The Lack of Content in Mario Strikers Is Worse Than You Think

0

Nintendo’s newest Mario sports game, Mario Strikers: Battle League, seriously lacks content for a full-fledged Nintendo game. The company’s Mario-themed multiplayer games are usually its bread and butter, but with Battle League, Nintendo doesn’t seem to have hit the mark. Although more DLC may be planned after the launch of Mario Strikers, what Nintendo provided upon release is not up to standard.

Recently, Nintendo has had a tendency to release unfinished games and then supplement the missing DLC content. Mario Golf: Super Rush is another recent example of a game launched without basic game features. Important components, such as changing the processor skill level and online rating mode, have not been used in the game for several months. Due to the fact that Nintendo has confirmed that DLC will be released, Mario Strikers: Battle League will undoubtedly follow the same path, but both the lack of available content and the thought of waiting for integral components are the main reasons why players are excited about Battle League.

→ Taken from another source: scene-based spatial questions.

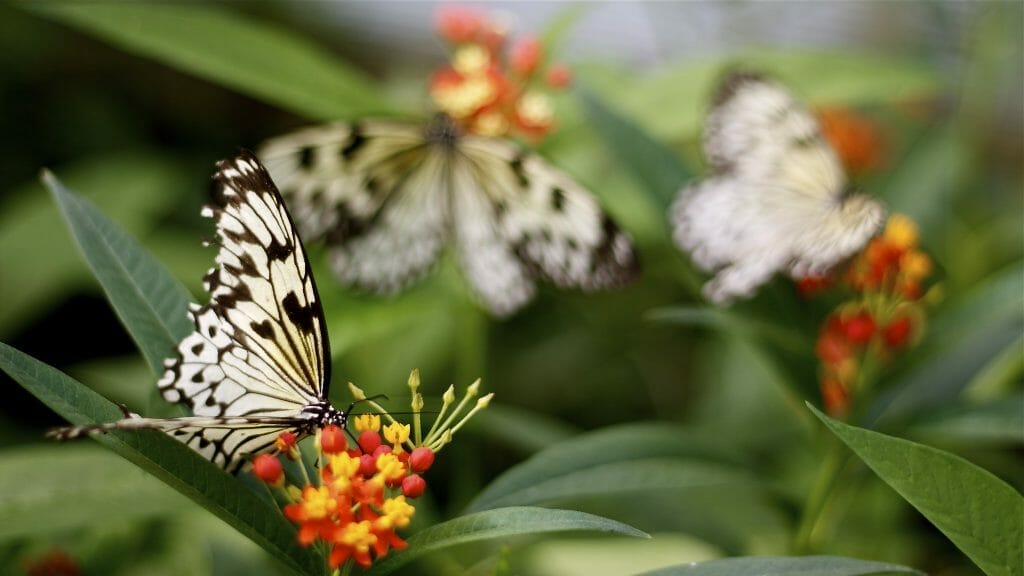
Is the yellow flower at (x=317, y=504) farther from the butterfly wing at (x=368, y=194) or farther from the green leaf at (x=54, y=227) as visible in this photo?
the green leaf at (x=54, y=227)

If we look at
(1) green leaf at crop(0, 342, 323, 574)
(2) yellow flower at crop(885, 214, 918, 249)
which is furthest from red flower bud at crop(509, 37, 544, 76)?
(1) green leaf at crop(0, 342, 323, 574)

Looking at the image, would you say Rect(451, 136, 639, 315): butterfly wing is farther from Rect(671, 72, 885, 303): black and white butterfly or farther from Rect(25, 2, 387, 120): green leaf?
Rect(25, 2, 387, 120): green leaf

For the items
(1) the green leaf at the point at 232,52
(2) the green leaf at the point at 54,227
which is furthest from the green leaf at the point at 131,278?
(2) the green leaf at the point at 54,227

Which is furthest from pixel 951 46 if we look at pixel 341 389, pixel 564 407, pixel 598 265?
pixel 341 389

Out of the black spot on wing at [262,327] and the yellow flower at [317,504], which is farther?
the black spot on wing at [262,327]

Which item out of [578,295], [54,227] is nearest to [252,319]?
[54,227]

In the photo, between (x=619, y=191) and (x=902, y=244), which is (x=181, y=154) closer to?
(x=619, y=191)
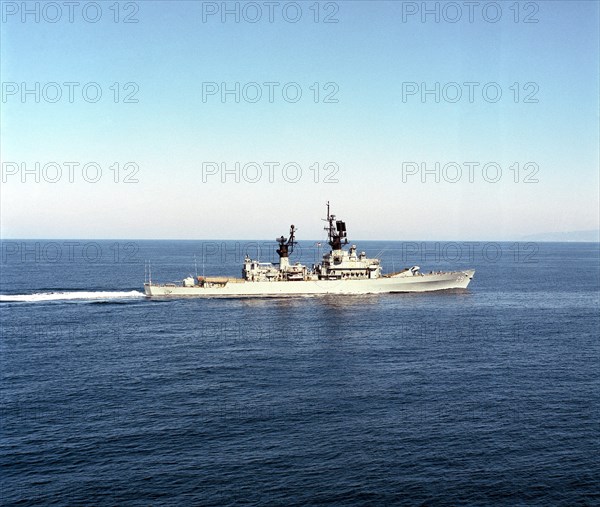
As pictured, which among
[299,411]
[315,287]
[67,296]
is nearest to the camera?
[299,411]

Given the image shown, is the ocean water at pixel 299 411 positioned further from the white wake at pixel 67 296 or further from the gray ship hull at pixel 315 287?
the gray ship hull at pixel 315 287

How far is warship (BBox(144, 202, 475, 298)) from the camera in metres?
107

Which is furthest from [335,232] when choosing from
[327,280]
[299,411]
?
[299,411]

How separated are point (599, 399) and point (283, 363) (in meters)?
29.1

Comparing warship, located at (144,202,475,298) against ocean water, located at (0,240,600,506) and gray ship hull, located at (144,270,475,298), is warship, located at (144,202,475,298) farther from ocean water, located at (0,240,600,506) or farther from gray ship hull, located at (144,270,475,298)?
ocean water, located at (0,240,600,506)

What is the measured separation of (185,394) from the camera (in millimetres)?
44594

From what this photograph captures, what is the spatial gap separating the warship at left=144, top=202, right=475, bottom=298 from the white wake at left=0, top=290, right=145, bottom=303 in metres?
5.84

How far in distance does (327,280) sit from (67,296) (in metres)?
50.5

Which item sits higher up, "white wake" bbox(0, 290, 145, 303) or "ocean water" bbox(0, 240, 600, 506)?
"white wake" bbox(0, 290, 145, 303)

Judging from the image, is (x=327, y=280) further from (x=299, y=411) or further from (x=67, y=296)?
(x=299, y=411)

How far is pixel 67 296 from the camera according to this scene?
96.9m

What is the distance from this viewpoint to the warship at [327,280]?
351ft

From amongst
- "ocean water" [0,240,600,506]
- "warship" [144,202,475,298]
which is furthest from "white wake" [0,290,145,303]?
"ocean water" [0,240,600,506]

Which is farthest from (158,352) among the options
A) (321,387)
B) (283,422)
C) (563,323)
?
(563,323)
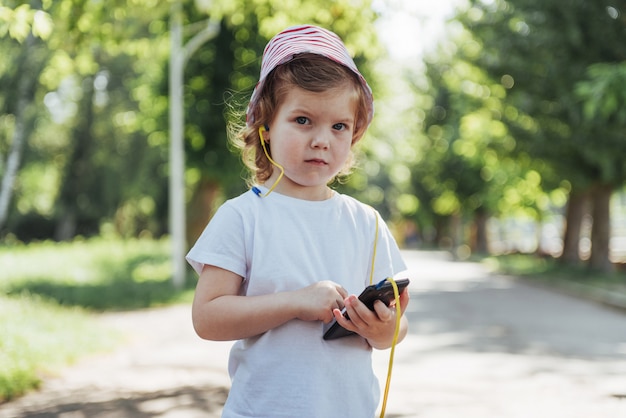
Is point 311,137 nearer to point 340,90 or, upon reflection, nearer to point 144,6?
point 340,90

Related: Mario Sports Games Due to Appear on Nintendo Switch

Mario Strikers: Battle League is a beautiful, inherently complex game: dynamic, technical and exciting. Battle League includes advanced techniques such as Perfect Passes and Hyper Strikes, which require precise timing and practice. However, in addition to the gameplay itself, Battle League clearly lacks key features that could interest players. The lack of a story mode or unlockable items, a small list of characters and nondescript stadiums greatly spoil the overall impression of Battle League. Although Nintendo put the competitive game above all else in this game, it needed to add enough content to interest ordinary fans if it intended to sell Battle League as a full-fledged game.

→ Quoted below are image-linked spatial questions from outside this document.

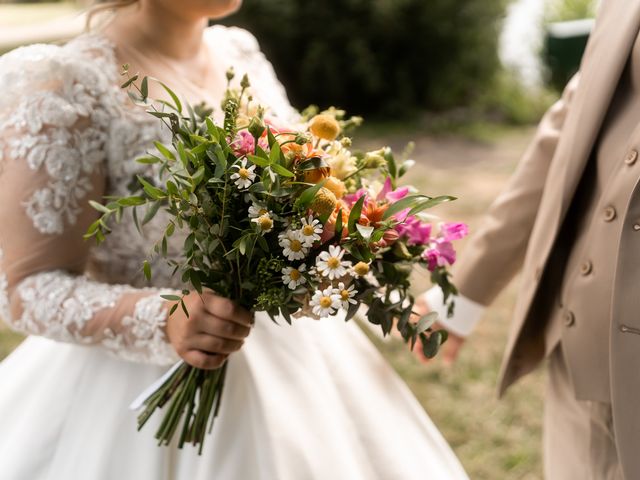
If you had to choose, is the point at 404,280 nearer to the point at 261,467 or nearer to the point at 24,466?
the point at 261,467

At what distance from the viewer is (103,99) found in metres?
1.63

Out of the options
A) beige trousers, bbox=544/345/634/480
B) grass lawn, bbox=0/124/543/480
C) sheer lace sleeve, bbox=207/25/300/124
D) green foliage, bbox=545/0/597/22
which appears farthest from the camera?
green foliage, bbox=545/0/597/22

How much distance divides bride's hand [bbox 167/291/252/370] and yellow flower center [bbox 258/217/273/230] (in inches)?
9.7

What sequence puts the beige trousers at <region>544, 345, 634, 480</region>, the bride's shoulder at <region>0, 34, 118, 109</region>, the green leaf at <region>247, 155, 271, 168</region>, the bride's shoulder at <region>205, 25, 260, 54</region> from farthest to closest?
the bride's shoulder at <region>205, 25, 260, 54</region> → the beige trousers at <region>544, 345, 634, 480</region> → the bride's shoulder at <region>0, 34, 118, 109</region> → the green leaf at <region>247, 155, 271, 168</region>

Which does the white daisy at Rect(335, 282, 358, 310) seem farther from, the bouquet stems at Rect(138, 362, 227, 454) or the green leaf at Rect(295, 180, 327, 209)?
the bouquet stems at Rect(138, 362, 227, 454)

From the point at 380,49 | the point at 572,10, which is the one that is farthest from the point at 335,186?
the point at 572,10

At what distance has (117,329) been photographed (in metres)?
1.61

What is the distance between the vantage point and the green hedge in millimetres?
7195

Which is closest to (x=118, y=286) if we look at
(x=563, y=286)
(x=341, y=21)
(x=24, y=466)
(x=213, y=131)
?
(x=24, y=466)

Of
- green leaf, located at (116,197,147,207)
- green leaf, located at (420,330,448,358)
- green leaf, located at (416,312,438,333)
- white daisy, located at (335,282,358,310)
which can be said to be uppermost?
green leaf, located at (116,197,147,207)

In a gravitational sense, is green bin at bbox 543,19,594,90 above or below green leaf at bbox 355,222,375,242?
above

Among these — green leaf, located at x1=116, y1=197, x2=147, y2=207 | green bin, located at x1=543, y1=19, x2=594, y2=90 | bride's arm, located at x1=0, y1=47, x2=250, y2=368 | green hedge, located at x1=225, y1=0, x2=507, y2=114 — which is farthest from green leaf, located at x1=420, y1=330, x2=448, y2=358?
green bin, located at x1=543, y1=19, x2=594, y2=90

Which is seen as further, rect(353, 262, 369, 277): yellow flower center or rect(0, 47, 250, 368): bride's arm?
rect(0, 47, 250, 368): bride's arm

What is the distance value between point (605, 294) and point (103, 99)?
1.17m
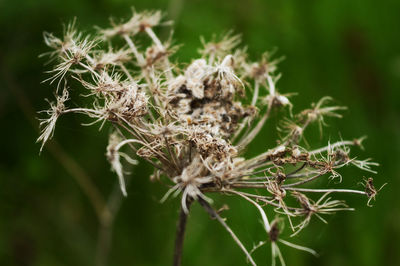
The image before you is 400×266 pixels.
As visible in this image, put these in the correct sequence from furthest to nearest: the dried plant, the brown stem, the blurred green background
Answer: the blurred green background
the brown stem
the dried plant

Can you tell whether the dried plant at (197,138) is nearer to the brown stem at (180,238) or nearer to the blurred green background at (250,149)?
the brown stem at (180,238)

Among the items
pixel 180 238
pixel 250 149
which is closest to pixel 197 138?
pixel 180 238

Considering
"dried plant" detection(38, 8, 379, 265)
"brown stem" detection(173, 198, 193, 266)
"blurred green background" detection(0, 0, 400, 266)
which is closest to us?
"dried plant" detection(38, 8, 379, 265)

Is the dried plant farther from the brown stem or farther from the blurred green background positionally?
the blurred green background

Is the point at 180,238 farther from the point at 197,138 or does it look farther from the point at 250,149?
the point at 250,149

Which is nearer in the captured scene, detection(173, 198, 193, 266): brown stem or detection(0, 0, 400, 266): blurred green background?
detection(173, 198, 193, 266): brown stem

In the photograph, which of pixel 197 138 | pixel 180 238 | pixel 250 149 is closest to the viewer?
pixel 197 138

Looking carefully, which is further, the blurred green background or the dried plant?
the blurred green background

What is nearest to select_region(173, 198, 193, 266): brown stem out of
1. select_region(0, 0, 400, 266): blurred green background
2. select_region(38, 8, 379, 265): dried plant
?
select_region(38, 8, 379, 265): dried plant

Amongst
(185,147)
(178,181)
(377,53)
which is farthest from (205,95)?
(377,53)
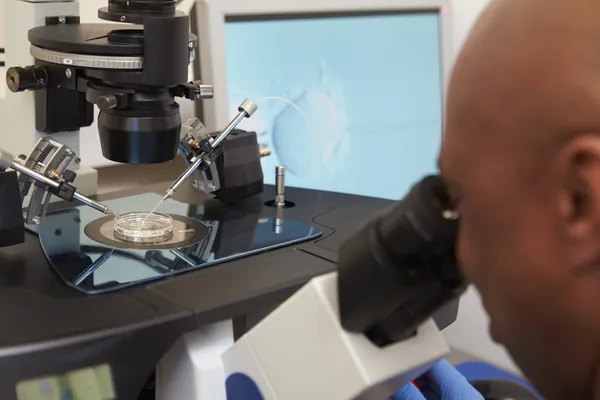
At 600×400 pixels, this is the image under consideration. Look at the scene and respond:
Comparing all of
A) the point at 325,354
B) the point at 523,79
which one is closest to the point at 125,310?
the point at 325,354

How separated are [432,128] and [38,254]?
0.79m

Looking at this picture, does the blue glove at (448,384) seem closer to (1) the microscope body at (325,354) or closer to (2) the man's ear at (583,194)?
(1) the microscope body at (325,354)

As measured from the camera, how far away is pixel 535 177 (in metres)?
0.36

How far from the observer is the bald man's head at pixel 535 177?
0.34 metres

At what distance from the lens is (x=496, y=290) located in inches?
15.7

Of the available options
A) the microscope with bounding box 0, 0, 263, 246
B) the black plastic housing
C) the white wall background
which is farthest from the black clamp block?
the white wall background

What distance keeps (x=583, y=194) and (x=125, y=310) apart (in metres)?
0.41

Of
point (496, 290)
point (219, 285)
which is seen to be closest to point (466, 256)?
point (496, 290)

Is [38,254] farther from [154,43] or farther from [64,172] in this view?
[154,43]

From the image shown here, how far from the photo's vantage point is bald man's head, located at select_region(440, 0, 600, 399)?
34 cm

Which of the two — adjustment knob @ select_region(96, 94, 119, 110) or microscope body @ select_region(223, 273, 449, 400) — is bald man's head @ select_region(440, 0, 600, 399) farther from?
adjustment knob @ select_region(96, 94, 119, 110)

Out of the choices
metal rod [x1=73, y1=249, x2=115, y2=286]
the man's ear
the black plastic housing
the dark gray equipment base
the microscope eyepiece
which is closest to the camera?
the man's ear

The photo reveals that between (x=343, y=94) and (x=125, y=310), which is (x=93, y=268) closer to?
(x=125, y=310)

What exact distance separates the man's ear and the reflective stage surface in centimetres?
44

Mario Strikers: Battle League looks unfinished without a campaign and a small squad

Players expect campaigns that build a narrative and challenge them to master these sports games like Mario Strikers: Battle League mechanics. Despite the criticism that Mario Tennis Aces and Mario Golf: Super Rush received, both games included adventure modes with a common goal, unique character interaction, dialogues and cutscenes. Battle League could easily include an interesting story centered around the Federation of Galactic Strikers and elements of science fiction. Players could create teams and compete for the championship with intergalactic creatures and robots, such as Fútbot, who conducted training. Instead, it presents players with lackluster cup battles, which are regular matches against processors that offer very few rewards other than “Mario Strikers: Bushido Battle League Gear” and coins.

Although the upcoming DLC will presumably include more characters, the base line-up of Mario Strikers: Battle League is surprisingly sparse. The Mario universe has only expanded over the years, but there are fewer characters in this game than even in Mario Strikers: Charged for Wii, which had 12 captains and a lot of Bowser’s henchmen. The main elements of the franchise are missing, such as Birdo, Toadette, Diddy Kong, Bowser Jr. and Daisy. There are also only five stadiums available, and none of them affects the gameplay itself, that is, they are purely aesthetic. Although stadiums are diverse and detailed, when viewed from afar, it is more difficult to notice their differences when viewed from top to bottom during games, and without any interactive elements, the stages tend to merge.

It seems that Nintendo has prioritized the competitive multiplayer mode of Mario Strikers: Battle League above all else, and perhaps this would justify the lack of features if the online mode also did not lack the necessary features. In the current state of the game, only two Nintendo switches can connect remotely at the same time, which means that players cannot form teams of four people playing on different systems. This suppresses even the potential of a multiplayer game and contradicts the purpose of the advertised matches involving eight players. Players can only hope that the promised Nintendo DLC for Mario Strikers: Battle League will fix most of these problems, but given the mostly negative fan reaction to this unfinished product, the game’s audience may have already lost interest.